On the same day, Wei Weiye, head of the MiniMax open platform, said at the event that currently, the effectiveness, cost and multimodality of large models still face challenges.
First, large models have inevitable hallucinations, and their output may not meet expectations due to insufficient compliance with instructions and language comprehension. Therefore, we must insist on making higher, faster, and stronger models.
Second, from last year to the first half of this year, cost was the reason why many companies could not afford to use large models.
Since May this year, a price war has been launched in the field of large models, and API has been reduced to “dirt cheap”. Wei Wei believes that low cost can stimulate the emergence of more application scenarios, and API costs will be further reduced in the future.

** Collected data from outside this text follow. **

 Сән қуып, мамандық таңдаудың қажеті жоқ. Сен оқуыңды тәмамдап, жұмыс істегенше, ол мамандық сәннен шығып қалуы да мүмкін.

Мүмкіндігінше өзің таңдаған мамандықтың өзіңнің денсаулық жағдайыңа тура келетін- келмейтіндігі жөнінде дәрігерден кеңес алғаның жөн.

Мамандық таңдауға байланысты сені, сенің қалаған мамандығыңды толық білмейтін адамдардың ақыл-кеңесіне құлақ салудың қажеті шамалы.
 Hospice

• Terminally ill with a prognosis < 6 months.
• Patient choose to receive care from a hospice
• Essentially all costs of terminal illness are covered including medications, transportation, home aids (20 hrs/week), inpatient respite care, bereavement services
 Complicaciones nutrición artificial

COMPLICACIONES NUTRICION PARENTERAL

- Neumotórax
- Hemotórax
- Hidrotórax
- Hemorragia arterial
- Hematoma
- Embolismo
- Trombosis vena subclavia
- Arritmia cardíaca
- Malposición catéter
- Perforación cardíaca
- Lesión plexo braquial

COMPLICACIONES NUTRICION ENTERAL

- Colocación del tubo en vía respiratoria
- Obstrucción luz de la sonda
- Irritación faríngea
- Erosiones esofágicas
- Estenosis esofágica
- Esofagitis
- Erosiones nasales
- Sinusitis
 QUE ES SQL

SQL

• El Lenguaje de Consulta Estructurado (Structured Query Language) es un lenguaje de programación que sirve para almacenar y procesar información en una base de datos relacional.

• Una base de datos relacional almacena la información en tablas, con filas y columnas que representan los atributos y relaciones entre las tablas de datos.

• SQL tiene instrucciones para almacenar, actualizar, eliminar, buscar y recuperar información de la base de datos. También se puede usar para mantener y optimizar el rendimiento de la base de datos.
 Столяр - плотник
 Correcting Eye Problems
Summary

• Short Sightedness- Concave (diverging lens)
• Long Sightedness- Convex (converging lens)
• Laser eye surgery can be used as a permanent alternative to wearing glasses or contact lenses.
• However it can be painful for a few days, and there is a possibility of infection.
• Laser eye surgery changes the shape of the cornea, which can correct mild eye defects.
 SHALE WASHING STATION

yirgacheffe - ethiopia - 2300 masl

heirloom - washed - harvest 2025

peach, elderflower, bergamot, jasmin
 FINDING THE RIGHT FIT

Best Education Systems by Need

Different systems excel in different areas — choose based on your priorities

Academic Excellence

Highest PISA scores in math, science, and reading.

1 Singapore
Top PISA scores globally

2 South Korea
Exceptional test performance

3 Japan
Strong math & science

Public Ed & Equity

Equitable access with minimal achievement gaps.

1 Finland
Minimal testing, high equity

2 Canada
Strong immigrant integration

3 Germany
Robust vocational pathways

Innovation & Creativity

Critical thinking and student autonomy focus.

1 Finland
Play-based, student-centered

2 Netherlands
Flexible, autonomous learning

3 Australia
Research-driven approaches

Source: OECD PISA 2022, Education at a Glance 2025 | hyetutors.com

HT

Third, multimodality will trigger more application scenarios. For example, the combination of text and voice can enable large models to better recognize and express emotions. The combination of voice and video can generate short videos and advertising clips with dubbing.
At present, there are many different opinions in the field of big models: Should we focus on toB (enterprises) or toC (users)? Should we focus on the domestic market or the overseas market? Can the Scaling Law continue? In response to these common problems in the industry, Yan Junjie said frankly: Despite many challenges, we are the most optimistic company and are optimistic about technological progress, users, and product iteration efficiency.
(Source: Jiemian News)
Source: Jiemian News
Original title: MiniMax quietly released its first Vincent video model
Solemn declaration:Eastmoney publishes this content to spread more information. It has nothing to do with the position of this website and does not constitute investment advice. You will bear the risks if you act accordingly.